Esta movida en el exterior coincide con un momento de fuerte contrapunto con la gestión de Luiz Inácio Lula da Silva en Brasil. Durante una actividad partidaria el fin de semana pasado, Javier Milei lanzó duras descalificaciones hacia el líder del Partido de los Trabajadores, tratándolo de «ladrón» y «basura socialista», además de cuestionar al tribunal supremo de ese país.

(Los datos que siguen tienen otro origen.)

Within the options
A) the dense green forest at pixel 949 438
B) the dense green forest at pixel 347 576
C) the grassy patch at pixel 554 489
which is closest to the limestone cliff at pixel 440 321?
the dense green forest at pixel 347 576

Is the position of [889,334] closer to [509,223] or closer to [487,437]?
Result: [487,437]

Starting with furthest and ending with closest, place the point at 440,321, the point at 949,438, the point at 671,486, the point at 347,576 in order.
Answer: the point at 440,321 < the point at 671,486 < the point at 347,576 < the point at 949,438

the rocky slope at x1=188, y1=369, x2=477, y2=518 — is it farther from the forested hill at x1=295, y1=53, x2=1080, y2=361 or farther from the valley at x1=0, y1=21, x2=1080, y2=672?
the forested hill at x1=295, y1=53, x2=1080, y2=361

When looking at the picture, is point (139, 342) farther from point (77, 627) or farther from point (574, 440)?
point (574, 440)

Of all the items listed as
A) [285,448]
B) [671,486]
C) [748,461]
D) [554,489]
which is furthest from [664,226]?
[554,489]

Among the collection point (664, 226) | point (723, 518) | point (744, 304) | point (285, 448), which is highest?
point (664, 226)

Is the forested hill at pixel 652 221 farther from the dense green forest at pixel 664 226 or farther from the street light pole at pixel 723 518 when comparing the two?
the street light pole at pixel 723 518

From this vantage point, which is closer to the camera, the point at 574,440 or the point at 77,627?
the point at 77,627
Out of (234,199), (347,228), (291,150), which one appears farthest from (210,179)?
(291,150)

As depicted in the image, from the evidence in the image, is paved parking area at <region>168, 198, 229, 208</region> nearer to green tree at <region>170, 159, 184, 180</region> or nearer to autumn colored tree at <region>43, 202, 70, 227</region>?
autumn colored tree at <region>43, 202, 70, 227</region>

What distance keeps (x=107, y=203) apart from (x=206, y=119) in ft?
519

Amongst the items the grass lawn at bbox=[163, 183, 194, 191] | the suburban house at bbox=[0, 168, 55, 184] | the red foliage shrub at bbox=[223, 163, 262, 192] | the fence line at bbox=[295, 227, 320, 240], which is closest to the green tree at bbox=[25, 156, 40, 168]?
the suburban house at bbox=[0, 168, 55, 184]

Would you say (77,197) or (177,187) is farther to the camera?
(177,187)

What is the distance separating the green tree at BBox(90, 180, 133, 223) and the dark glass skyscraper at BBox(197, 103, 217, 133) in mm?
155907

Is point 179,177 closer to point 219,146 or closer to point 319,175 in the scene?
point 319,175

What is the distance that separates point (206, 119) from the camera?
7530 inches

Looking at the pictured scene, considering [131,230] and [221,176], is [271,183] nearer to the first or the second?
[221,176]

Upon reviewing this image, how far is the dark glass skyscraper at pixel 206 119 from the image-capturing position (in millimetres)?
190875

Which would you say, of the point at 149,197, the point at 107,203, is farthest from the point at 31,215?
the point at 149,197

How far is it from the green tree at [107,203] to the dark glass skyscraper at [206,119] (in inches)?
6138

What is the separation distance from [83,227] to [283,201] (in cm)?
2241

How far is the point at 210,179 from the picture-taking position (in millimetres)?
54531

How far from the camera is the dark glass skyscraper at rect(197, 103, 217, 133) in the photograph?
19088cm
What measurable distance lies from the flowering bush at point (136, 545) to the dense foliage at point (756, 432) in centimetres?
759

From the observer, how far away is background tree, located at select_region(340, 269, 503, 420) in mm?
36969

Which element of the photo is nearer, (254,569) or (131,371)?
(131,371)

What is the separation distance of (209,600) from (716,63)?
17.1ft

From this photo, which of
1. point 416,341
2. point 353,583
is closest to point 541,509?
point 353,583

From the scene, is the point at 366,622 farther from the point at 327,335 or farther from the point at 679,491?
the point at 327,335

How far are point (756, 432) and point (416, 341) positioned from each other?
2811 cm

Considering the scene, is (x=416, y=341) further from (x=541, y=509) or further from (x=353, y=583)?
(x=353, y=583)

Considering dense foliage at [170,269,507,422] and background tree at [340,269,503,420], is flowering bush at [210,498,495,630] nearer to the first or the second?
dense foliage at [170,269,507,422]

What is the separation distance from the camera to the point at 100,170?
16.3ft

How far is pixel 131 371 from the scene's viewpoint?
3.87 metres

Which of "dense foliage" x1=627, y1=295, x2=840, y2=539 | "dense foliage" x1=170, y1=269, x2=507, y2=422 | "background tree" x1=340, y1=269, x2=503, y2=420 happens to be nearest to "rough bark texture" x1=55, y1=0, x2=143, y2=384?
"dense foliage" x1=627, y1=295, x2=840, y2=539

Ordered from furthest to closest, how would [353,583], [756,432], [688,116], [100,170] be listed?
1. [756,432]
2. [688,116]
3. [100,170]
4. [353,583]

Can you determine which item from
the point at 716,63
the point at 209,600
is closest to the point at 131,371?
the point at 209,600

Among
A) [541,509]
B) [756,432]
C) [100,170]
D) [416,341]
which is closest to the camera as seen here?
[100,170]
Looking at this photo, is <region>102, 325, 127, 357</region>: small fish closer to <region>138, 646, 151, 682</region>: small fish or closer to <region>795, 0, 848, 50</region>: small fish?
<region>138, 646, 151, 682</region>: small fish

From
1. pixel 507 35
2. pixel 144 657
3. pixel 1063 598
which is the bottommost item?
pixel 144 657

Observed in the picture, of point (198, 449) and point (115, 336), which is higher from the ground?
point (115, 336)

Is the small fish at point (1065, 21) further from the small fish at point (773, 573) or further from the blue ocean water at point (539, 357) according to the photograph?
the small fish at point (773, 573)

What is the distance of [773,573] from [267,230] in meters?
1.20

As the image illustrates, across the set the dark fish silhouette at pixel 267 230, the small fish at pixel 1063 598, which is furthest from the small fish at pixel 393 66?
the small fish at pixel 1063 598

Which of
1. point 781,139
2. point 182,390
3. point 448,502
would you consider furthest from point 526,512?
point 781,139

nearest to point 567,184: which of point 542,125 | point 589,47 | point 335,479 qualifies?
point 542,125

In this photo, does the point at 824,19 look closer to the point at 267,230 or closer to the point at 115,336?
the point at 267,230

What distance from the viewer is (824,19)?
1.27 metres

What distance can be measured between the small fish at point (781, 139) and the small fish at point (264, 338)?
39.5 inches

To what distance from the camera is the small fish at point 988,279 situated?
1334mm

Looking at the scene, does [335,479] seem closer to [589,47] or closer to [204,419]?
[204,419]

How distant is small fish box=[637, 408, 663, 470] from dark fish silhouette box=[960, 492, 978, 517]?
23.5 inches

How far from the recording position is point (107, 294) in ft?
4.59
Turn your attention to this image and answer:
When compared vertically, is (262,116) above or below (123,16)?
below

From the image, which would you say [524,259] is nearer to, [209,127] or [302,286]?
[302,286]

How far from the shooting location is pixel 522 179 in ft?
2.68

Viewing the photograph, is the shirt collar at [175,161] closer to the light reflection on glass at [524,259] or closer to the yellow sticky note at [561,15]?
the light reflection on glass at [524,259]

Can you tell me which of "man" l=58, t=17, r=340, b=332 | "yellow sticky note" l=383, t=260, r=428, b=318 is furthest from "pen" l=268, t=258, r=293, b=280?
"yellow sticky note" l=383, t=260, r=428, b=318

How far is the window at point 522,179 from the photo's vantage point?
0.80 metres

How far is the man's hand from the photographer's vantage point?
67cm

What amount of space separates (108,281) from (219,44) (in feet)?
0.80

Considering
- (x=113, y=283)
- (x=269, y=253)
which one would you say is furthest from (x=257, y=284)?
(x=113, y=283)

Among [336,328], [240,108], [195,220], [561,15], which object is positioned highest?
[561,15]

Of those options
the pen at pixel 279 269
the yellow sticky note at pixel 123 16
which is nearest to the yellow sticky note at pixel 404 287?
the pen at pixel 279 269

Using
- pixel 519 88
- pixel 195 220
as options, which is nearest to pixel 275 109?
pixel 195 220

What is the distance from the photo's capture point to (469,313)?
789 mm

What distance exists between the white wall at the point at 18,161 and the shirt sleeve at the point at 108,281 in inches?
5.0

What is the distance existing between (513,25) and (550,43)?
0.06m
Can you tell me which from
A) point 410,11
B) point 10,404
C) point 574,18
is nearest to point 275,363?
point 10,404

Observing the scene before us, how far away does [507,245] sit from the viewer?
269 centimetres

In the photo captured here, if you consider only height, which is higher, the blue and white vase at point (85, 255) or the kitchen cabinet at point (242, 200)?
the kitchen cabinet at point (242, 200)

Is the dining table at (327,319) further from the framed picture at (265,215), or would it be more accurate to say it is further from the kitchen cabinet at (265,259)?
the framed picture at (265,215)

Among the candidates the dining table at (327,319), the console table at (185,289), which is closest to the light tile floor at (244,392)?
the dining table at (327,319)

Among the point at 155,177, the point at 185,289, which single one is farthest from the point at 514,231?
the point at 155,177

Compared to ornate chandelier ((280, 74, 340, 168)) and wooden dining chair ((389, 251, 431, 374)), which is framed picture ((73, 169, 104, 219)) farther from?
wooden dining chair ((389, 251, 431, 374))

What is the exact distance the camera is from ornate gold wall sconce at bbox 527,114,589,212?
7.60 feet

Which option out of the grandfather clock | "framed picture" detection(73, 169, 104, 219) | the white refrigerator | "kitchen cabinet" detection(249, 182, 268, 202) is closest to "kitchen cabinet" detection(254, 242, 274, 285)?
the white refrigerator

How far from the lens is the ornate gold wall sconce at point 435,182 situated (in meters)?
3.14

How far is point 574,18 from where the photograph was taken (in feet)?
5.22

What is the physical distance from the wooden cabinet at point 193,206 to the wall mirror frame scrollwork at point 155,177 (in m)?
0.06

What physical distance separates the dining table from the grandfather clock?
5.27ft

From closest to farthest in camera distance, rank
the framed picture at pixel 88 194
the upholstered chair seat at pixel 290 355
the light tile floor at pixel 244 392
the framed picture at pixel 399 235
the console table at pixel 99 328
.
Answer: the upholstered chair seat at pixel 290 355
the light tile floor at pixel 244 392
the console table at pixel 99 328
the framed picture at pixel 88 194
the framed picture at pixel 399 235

La respuesta diplomática no tardó en llegar: el gobierno vecino decidió llamar a consultas a su representante en Buenos Aires y citó al embajador argentino para pedir explicaciones, mientras desde el ministerio de hacienda brasileño tildaron al mandatario de «payaso».

Más allá del contrapunto diplomático, la comitiva argentina desembarcó en Lima para cumplir con una serie de compromisos que incluyen la cita bilateral con la electa mandataria peruana y la entrega de una distinción académica en la Universidad San Martín de Porres. En los actos oficiales, el líder libertario compartirá espacio con otros jefes de Estado de la zona como José Antonio Kast, Santiago Peña, Daniel Noboa y Luis Abinader Corona. La intención del oficialismo es continuar este recorrido político en los próximos compromisos internacionales, con la mirada puesta en las elecciones de Brasil previstas para octubre.